Now, DriverKit design: DriverKit is built around a goal of keeping the driver instance for each device in its own separate process. Sort of circling back to the microkernel idea. Specifically, this means that multiple devices that use the same driver will each create an independent instance of that driver in its own process. This very likely means that NetworkingDriverKit was never designed to support more than one instance of IOUserNetworkEthernet, because they are seen as separate devices. Hence the crashes.

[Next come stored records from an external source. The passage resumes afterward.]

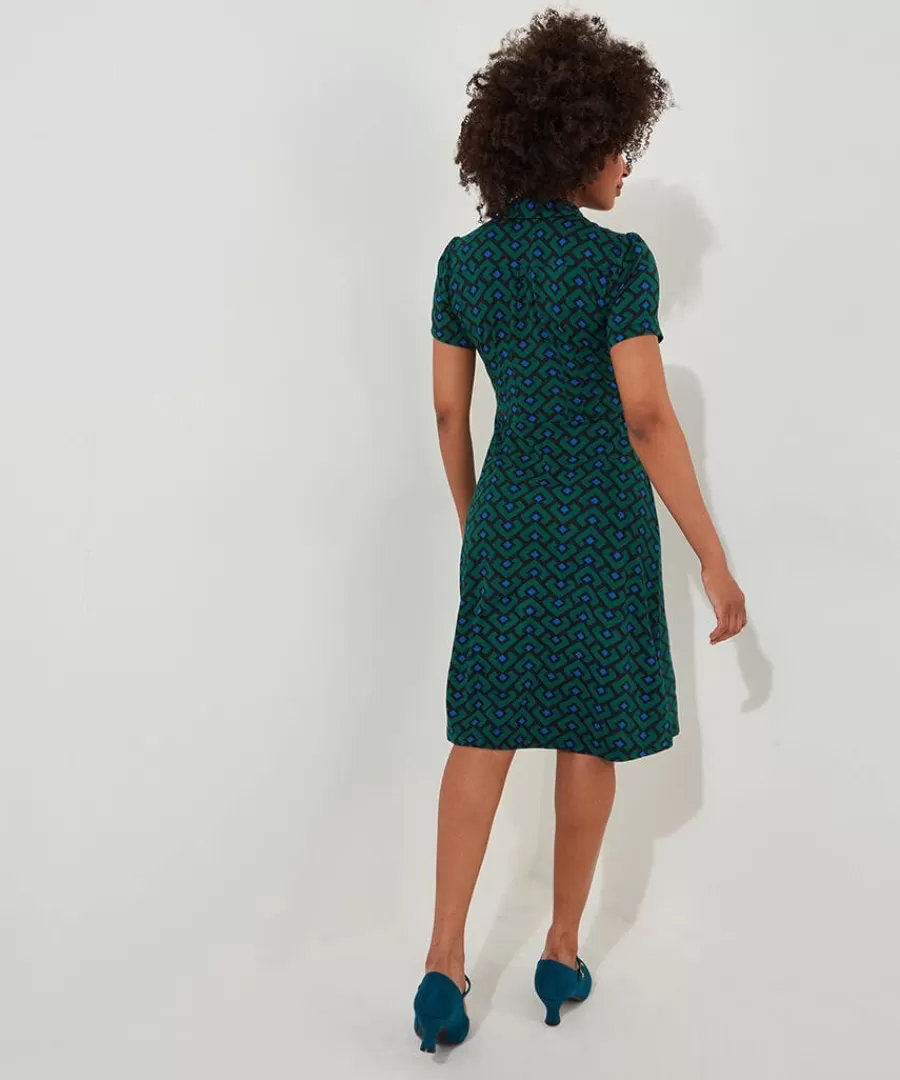 Cheap Joe Browns Vintage Vibes Jersey Dress Green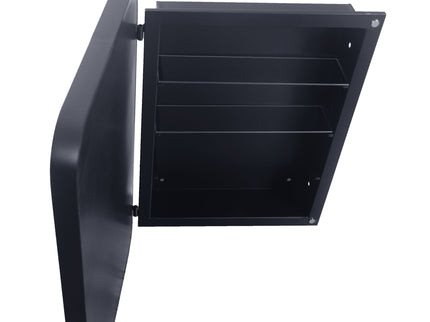 Recessed Metal Framed Medicine Cabinet With Mirror And Adjustable Shelves Wall Mirror With Storage For Bathroom
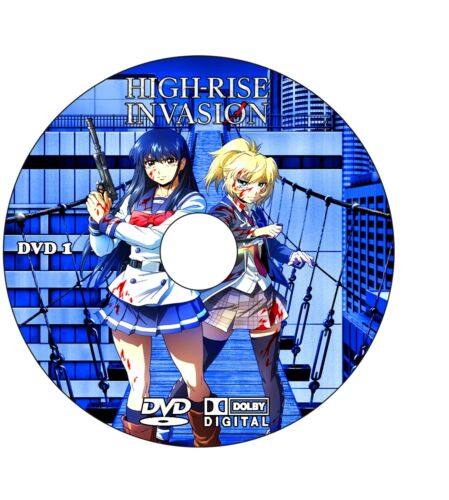 High-Rise Invasion Anime Series Episodes 1-12 Dual Audio English/Japanese - Picture 2 of 3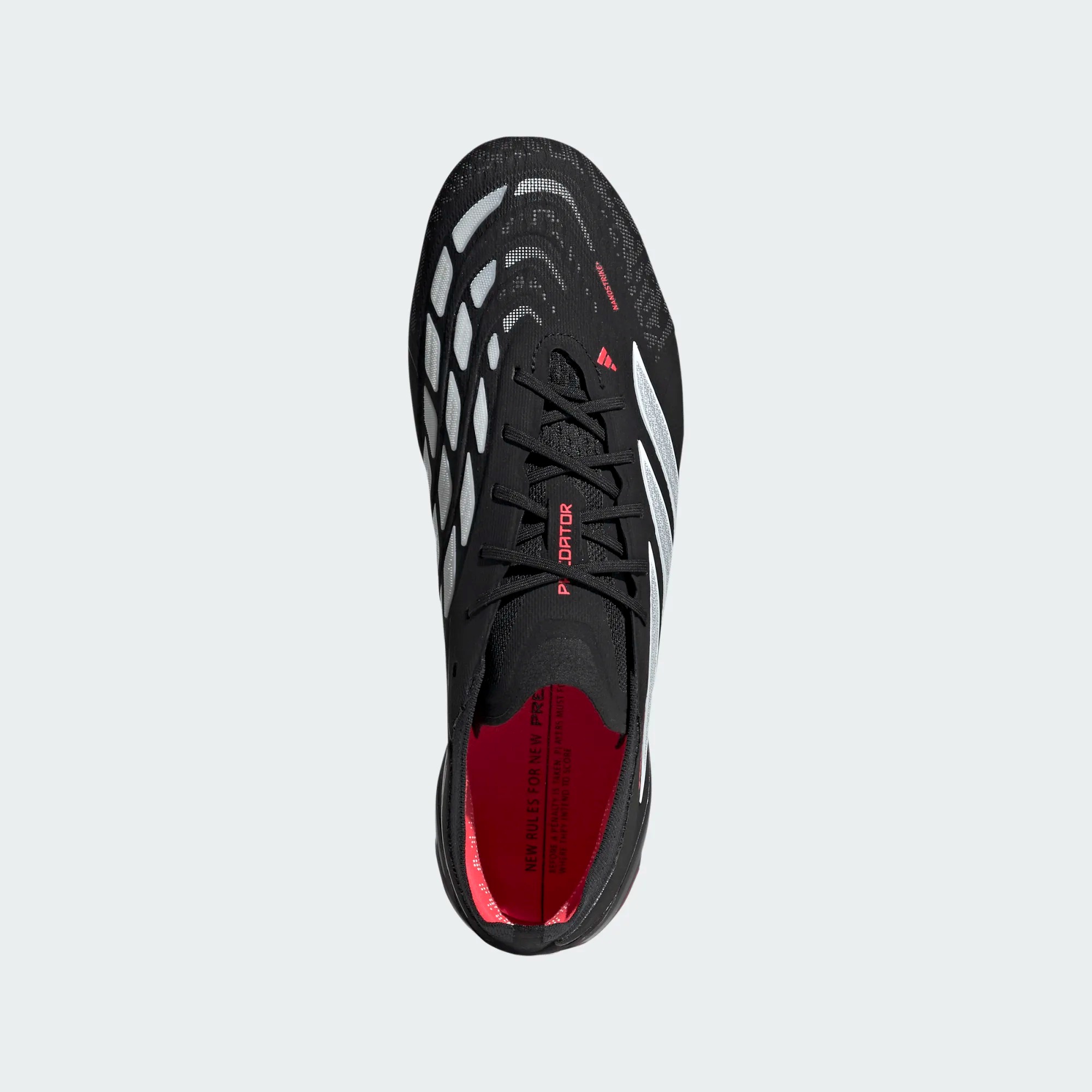 ADIDAS PREDATOR ELITE FG BLACK/WHITE/LUCID RED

OK, what do we do about it? Use DriverKit the way it was intended. Put each virtual ethernet adapter in its own driver instance. This gets a bit tricky. I think this should work:

  • Your dext has a "control" instance. This is the thing that matches IOUserResources. It's a simple IOService class which listens for the signal (presumably IOUserClient) to create or destroy a virtual ethernet device. When creating a virtual ethernet device, you need that to run in its own driver instance though. (For an actual device with multiple ports, this would match the USB/PCI device nub, manage bus communication with the device, and enumerate the ports.)
  • Instead of creating an instance of a IOUserNetworkEthernet subclass, create an instance of a "nub" class and attach it to your central control class instance. Call RegisterService() in its startup code, so it's considered for IOKit matching.
  • Set up a second IOKit matching dictionary in your Info.plist, which matches your new "nub" object. Here, use your IOUserNetworkEthernet-derived class to "drive" the nub. Once the virtual ethernet device is ready to use, call RegisterEthernetInterface().

2 extra things to note:

  1. The virtual device will run in a separate process from the control object, so they can only communicate via DriverKit inter-process calls, i.e. user clients. Hopefully, they don't really need to communicate much though, and the control client can pass all the information required via properties on the nub. If you're implementing support for multi-port hardware, you probably won't be able to avoid this part though.
  2. Your user space component (app, daemon) will need to open a new communication channel with the virtual device, so you'll probably need to implement user client support there too.

I'm not sure how you'd go about shutting down an individual virtual ethernet device, you could try calling Terminate() on either it or the nub it's matched on and see what happens.